How well does this gun compare to the CZ 75 SP01? I went into Gander Mtn today and asked if they had the CZ 75 because some prior research lead me to this unit. They did not have it, but had the CZ 40p for $350; which included an acc. slide and night sights! I held the gun and it felt awesome! I also checked out the XD9 that I was also interested in. The CZ felt better and was cheaper. I put my down payment on it and was out the door. I can't wait! Lookin like I'll have it in a few weeks! :numbchuck: 

The unit I am buying says that the Barrel is 4.25". How much of a difference, if any, will I notice if I were to get the 5" barrel available with the 75 SP01? I plan on shooting at the range and home protection, if at all necessary/

Thanks in advance for any responses!
:smt023


----------



## rachilders

I've had one for about 18 months and think it is an outstanding gun. 

About 2 years ago, CZ decided to take the CZ 40B slide, mate it to a PO1 frame and came up with the 40P. For all practical purposes, it's the PO1 in 40 S&W. It was intended as a limited production gun (1,500 or so) but I guess they proved so popular, CZ still makes them.

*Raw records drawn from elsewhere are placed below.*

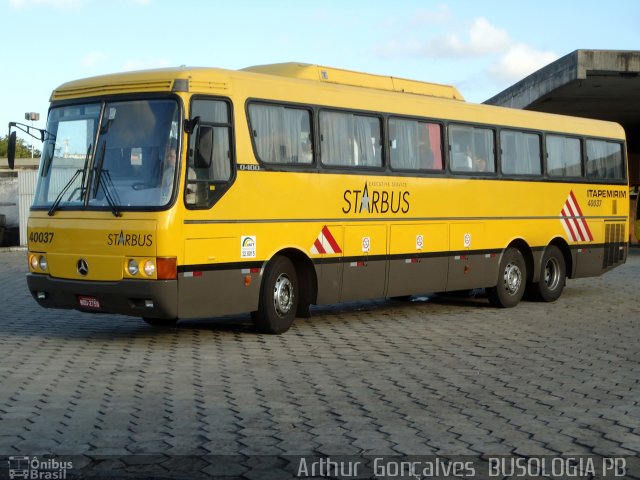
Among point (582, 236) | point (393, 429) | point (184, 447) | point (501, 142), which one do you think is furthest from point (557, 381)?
point (582, 236)

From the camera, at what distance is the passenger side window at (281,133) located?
1306 centimetres

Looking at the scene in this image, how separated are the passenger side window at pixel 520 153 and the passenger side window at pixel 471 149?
342 mm

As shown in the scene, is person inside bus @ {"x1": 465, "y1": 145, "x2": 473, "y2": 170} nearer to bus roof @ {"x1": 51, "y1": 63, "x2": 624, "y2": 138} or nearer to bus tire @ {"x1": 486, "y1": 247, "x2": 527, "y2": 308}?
bus roof @ {"x1": 51, "y1": 63, "x2": 624, "y2": 138}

I paid $280 NIB for mine, but they seem to have gone up in price along with their popularity.

I think you'll be happy with it. Try going to CZFORUM.COM (one of the more popular CZ forums) and see what the owners of 40P's say about it. :smt023


----------



## martial_field

The 75 SP 01 comes with a 4.7 inch barrel unless CZ has changed the specs on the gun in the last year.


----------



## Azkid53

*I love my CZ 40P*

:smt023 :smt023 :smt023

i have had my CZ 40P for over a year now and I love this gun It shoots great and feels like a perfect fit in my hand I Paid $269 NIB and the value sure has gone up.

1 Suggestion learn to shoot it with a tight hold or you will be limp wristing the gun causing occasional shell ejection jams (Stove pipes) also the slide will be a bit stiff until you put about 500 rounds through it but will work better after "Break in".

You made a good choice and you will enjoy this gun.My Photo link Below.

:smt071

http://i137.photobucket.com/albums/q225/azkid53/cz40p_Jacks.jpg


----------